250 gramos de porotos de soja cocidos (según receta)
extracto de tomates, 1 cucharada
aceite, 1 cucharada
queso rallado, 2 cucharadas
cebolla rallada, 1 cucharada
perejil, orégano y sal, a gusto
galletas de soja molidas, cantidad necesaria

Preparación:

  1. Escurra y procese los porotos hasta obtener una pasta.
  2. Póngalas en un bol y mezcle con el extracto de tomates, el aceite, el queso rallado, la cebolla rallada, el perejil, el orégano y sal.
  3. Agreguele galletas de soja molidas hasta formar una pasta que pueda moldearse.
  4. Tome porciones, aplástelas, dandole forma de hamburguesas y áselas sobre plancha bien caliente, untada con aceite.
  5. Sírvalas con ensalada.

martes, 30 de junio de 2015

Sobre Strudel hay mucho escrito







Y cada fanático quiere tener la última palabra. Pero como bien dijo alguna vez Oscar Wilde: “Es mucho más difícil hablar de una cosa que hacerla”. Por lo tanto, esta vez ni le voy a decir que me dieron una receta distinta a todas, ni tampoco que me contaron el secreto para que cada Strudel salga bien hojaldrado, ni que… ¿Lo hacemos? Prepare una masa uniendo 1 taza de harina con 1/3 de taza de líquido: mitad agua, mitad leche. Y amásela sobre la mesa hasta obtener un bollito bien elástico, que dejará descansar tapado sobre la mesa más o menos una hora para que tome suficiente elasticidad. Así es, señora: ¡y nada de creer que en esta sección trabajamos con un equipo de erratas! Esta masa NO LLEVA NI MANTECA, NI ACEITE, NI VINAGRE, NI NADA MAS QUE LO QUE LE DIJE: harina, agua y leche. (“No creemos sino lo que esperamos, ni esperamos sino lo que creemos” UNAMUNO). ¿Seguimos? Tome el bollo de masa, apóyelo sobre un mantel enharinado y estírelo primero con el palote y luego con los puños cerrados (o la punta de los dedos, lo mismo da), hasta dejarla transparente como un papel de seda.

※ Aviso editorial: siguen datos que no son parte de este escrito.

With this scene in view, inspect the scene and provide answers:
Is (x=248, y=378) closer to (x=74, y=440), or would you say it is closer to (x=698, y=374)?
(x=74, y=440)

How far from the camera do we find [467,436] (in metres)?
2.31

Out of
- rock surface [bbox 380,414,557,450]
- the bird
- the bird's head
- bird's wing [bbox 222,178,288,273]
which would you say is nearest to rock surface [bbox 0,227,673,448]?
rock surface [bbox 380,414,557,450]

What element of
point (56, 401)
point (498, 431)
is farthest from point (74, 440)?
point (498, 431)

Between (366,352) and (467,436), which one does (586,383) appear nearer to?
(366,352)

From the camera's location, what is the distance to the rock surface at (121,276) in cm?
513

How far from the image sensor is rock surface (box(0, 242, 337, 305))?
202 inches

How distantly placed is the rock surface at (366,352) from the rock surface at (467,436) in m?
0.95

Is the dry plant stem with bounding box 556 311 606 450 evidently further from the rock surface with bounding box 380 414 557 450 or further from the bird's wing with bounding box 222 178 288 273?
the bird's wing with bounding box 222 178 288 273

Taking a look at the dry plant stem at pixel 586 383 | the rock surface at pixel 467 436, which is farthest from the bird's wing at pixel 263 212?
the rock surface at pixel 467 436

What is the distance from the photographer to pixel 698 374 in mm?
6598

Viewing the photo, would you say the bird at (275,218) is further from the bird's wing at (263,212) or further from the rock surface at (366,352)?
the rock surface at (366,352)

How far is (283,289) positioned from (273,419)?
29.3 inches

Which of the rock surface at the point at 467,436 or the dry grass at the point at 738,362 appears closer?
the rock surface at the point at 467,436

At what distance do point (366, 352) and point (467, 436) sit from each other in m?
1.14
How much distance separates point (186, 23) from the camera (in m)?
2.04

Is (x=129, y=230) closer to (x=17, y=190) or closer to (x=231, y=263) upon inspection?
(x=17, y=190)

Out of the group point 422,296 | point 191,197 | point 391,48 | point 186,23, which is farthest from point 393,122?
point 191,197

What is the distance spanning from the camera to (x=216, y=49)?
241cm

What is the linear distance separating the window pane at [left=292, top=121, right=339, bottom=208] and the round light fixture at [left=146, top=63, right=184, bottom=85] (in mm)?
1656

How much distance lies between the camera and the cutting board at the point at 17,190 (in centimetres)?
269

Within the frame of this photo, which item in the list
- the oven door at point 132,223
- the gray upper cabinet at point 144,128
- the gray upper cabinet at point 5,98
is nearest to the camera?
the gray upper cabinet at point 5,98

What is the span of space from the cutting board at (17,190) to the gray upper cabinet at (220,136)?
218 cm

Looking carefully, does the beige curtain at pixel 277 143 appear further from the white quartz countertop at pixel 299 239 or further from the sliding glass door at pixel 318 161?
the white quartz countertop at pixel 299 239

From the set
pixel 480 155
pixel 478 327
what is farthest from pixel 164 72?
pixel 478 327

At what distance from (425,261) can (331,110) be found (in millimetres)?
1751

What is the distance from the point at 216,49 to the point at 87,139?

Si los bordes quedaran más gruesos, ¡córtelos y listo! (“Muerto el perro, se acabó la rabia” LA PERRERA). Ahora, sí: preste mucha atención. Derrita 100 gramos de manteca y unte con ella, generosamente, toda la masa estirada. Luego extienda el relleno que prefiera (yo usé 3 manzanas cortadas en rodajas transparentes, espolvoreadas con abundante azúcar, 1 taza de nueces trituradas y un puñado de pasas sin semillas más un poco de canela) SÓLO SOBRE 1/3 DE LA SUPERFICIE DE LA MASA. Arrolle como si se tratara de un pionono y, apenas llegue a la General Paz (donde se termina el relleno) ayúdese con el mantel para hacerle dar al arrollado unas cuantas vueltas de masa simple. De este modo, las capas exteriores del Strudel quedarán crocantes, como si fueran hojaldradas. De otro modo, la humedad del relleno impediría totalmente este efecto. Paso final: cortar en porciones sensatas, acomodarlas sobre una placa enmantecada y enharinada y cocinar en HORNO MODERADO, para dar tiempo a que el relleno se cocine y las capas de masa queden bien sequitas. ¿Qué sería de mi si el Destino y el Club Náutico de Quilmes no hubiera puesto en mi camino toda la generosidad de Hungría para contarle esta fórmula?